I started making chocolate chip cookies from the back of the Nestle bag for “Tollhouse Cookies” since I was a kid as my mom wasn’t really a baker. They seemed easy enough and after a few tries I got pretty good at making them. They bring such nostalgia and even though I have other chocolate chip cookie recipes, this is the one I made from memory. When I decided to be vegan, I tried substituting things for eggs and was never really satisfied with the results – until now. I’ve perfected a recipe for these classic cookies and I know they’ll become a favorite for you too!
What are “Tollhouse” cookies?
Toll House chocolate chip cookies have an interesting origin story. They were first created by Ruth Wakefield in the 1930s. Legend has it that Ruth, who owned the Toll House Inn in Massachusetts, ran out of baker’s chocolate while making cookies for her guests. In a moment of inspiration, she substituted broken pieces of Nestle’s semi-sweet chocolate into the cookie dough, expecting them to melt and create chocolate cookies. Instead, the chocolate retained its shape, giving birth to the classic chocolate chip cookie.

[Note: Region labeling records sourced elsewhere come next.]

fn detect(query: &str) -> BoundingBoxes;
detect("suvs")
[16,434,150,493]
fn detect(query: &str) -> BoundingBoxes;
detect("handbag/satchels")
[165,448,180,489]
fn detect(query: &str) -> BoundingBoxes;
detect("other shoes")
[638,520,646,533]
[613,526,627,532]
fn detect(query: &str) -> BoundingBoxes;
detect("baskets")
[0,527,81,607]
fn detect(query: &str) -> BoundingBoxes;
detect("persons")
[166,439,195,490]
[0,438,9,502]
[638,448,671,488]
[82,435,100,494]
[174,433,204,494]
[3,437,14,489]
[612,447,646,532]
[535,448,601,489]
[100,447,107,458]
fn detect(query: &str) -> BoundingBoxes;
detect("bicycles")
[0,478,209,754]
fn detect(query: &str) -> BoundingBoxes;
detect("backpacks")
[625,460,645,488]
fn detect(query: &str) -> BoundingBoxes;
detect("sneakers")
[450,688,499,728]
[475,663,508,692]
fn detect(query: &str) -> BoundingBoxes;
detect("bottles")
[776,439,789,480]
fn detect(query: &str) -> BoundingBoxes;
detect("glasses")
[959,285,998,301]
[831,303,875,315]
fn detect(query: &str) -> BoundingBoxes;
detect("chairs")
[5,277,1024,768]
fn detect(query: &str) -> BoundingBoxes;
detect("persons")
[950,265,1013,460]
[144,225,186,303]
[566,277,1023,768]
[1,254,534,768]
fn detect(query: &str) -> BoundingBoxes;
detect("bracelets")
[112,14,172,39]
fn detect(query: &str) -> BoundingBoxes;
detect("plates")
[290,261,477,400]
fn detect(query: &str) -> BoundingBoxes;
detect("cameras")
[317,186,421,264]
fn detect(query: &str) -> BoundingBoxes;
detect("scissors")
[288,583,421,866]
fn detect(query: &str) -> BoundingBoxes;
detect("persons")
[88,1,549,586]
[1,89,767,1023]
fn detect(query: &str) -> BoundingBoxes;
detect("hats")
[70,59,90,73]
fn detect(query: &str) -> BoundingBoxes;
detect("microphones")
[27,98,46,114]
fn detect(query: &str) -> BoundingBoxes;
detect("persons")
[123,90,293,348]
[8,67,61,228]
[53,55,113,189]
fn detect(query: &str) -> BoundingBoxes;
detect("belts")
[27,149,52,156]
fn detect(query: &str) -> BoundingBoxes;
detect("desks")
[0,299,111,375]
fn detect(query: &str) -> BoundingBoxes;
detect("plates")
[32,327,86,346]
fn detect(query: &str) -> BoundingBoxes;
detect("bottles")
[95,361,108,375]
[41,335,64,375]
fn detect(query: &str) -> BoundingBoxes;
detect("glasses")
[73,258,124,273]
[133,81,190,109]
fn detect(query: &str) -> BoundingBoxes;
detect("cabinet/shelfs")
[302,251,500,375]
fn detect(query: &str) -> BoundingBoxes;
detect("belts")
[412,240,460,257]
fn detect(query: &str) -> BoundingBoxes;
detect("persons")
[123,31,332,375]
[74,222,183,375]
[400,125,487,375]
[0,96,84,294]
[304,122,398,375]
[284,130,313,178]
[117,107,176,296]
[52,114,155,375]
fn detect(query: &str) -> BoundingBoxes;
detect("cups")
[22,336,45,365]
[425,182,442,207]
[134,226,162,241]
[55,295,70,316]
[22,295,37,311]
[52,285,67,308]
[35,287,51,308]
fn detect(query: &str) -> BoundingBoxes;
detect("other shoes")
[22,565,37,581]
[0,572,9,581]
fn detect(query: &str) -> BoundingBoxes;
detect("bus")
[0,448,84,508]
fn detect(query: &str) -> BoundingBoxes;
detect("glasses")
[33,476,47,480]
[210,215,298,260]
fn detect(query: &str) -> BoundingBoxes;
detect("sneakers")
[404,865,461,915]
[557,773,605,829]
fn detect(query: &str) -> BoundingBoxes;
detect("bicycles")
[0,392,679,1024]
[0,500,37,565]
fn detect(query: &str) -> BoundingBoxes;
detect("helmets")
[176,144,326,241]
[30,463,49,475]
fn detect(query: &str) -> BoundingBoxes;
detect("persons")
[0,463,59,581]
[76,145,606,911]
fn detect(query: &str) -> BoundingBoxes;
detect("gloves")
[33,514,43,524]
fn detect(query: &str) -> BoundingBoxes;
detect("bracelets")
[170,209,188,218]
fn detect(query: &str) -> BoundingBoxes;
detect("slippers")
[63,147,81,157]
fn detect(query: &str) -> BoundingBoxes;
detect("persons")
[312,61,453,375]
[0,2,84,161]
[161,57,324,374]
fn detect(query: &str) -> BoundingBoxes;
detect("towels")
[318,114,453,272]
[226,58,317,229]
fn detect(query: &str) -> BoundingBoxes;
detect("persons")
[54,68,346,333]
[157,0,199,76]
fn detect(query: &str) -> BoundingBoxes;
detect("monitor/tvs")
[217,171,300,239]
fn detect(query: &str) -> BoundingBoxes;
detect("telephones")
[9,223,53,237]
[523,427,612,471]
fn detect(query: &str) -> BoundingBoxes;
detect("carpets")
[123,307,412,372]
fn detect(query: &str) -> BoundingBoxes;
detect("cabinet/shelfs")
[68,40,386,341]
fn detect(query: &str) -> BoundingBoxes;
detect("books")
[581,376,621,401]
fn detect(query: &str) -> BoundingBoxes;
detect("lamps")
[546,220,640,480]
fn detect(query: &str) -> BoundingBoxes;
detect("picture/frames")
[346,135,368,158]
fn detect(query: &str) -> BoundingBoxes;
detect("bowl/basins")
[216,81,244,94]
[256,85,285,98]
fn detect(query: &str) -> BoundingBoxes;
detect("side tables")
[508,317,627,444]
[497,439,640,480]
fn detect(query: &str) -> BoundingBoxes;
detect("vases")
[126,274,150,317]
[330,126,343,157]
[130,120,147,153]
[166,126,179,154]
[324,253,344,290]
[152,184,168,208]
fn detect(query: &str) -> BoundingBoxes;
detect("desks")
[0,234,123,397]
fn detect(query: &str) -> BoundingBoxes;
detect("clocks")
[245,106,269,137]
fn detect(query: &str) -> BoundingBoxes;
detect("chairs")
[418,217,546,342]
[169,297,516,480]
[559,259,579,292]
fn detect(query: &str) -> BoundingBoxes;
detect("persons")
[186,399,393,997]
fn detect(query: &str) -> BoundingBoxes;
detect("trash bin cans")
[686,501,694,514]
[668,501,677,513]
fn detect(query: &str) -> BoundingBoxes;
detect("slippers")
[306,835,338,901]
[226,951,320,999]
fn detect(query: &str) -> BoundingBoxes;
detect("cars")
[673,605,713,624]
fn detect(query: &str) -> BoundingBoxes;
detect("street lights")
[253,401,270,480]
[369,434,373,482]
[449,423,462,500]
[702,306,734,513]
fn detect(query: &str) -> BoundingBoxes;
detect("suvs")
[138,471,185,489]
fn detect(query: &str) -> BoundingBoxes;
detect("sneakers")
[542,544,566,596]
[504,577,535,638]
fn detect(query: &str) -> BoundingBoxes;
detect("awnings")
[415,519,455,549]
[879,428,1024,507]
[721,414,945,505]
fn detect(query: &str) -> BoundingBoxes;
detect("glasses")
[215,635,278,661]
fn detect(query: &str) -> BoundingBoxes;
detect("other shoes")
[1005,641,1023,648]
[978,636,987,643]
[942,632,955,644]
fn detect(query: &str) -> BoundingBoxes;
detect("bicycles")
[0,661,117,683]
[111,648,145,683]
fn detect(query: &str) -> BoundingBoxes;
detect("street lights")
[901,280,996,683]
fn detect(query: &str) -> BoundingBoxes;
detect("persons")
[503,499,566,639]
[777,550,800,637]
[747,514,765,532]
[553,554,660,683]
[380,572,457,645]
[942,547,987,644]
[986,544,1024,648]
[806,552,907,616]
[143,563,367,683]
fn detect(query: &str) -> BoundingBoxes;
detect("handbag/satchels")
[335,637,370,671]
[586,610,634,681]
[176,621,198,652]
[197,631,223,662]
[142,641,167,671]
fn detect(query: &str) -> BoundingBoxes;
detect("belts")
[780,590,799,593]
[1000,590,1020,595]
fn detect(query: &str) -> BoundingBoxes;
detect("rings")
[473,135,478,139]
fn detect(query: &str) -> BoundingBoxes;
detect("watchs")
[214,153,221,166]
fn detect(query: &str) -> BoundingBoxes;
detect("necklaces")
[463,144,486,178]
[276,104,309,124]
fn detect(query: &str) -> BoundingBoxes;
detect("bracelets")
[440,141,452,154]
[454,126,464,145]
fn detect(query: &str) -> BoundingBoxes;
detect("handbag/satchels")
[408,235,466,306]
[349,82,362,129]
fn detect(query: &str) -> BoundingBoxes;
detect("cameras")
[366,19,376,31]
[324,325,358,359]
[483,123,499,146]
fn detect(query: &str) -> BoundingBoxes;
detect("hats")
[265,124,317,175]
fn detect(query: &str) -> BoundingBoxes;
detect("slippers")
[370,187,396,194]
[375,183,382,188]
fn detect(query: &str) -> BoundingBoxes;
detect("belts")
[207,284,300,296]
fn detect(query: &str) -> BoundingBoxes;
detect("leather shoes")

The recipe became a hit, and Nestle even bought the rights to print it on their chocolate bars, leading to the creation of Nestle Toll House chocolate chips.
What do I need to make these?
- Vegan butter. Use a stick style denser vegan butter if you can. Some spreads that are very soft contain too much water and the cookies won’t have the right texture.
- Vegan sugars. This classic recipe calls for equal amounts of brown and cane sugars. Choosing organic ensures it’s vegan or look for one that states it’s vegan on the package. A lot of sugar is processed with bone char as a filter but animals are not killed for this purpose alone. It’s a personal choice and it’s in so many products it can hard to avoid.
- Flax eggs. I make what I call a “rich” flax egg by adding some fat to the water and flax meal. Think about it. Real eggs have fat and the flax acts like the whites so this forms a more accurate substitute in my opinion.
- Dry ingredients. All purpose flour is best and although the original recipe called for only 2 1/4 cups, I’ve found increasing it to 2 1/2 was the sweet spot in replicating the texture I remembered. Adding cornstarch does wonders for baked goods in general and adding it here helps give the cookies a chewy inside. Baking soda remains the same amount as the original recipe and for salt, I prefer Diamond Crystals kosher salt but use your favorite.
- Chocolate chips. The classic recipe calls for Nestle semisweet morsels and they do make a plant based version now. You can use semi or bittersweet (or even a combo!) so use your favorite brand.
How do I shape and bake?
I tried a few ways to shape the cookies to see which gave a better result in my opinion so I tried using a standard ice cream scoop leaving the bottoms flat, rolling the same size of dough from the scoop into a ball and another method I had seen online and that was breaking the ball in half and piecing it back together seam side up. Spoiler alert, the last method proved best to me making cookies that were perfectly mounded with ripply edges.
A few more things I do is to use a heavy metal baking pan that heats more evenly and I only bake until just done then I rap the pan on the counter a few times when they come out of the oven before letting them cool. Another tip for perfectly round cookies is to use a round item (I used a glass dish or even a larger round cookie cutter would work) and cover the cookie and twirl the glass or cutter around the edges quickly while the cookies are hot from the oven and this gets them perfectly round. Not necessary but they all look perfect. You can also add some extra chocolate chips when they come right out of the oven so they look nicer and full of chocolate! I hope you enjoy these classic cookies. They take me right back to when I was a kid and hope they do the same for you.
I’ve been vegan for 12 years and this is the best chocolate chip cookie recipe I’ve found. I use Bob’s Red Mill egg replacer because I don’t keep ground flax seed on hand and they turn out great. I’ve used Miyoko’s and Earth Balance sticks and didn’t find a difference between the 2, so maybe stick with EB since it’s cheaper ☺️
Love that! Egg replacer works just fine as you noted. Thanks so much for the kind review! 🍪
What can I use instead of cornstarch?
You can use arrowroot powder as a substitute or just more regular flour. Hope that helps!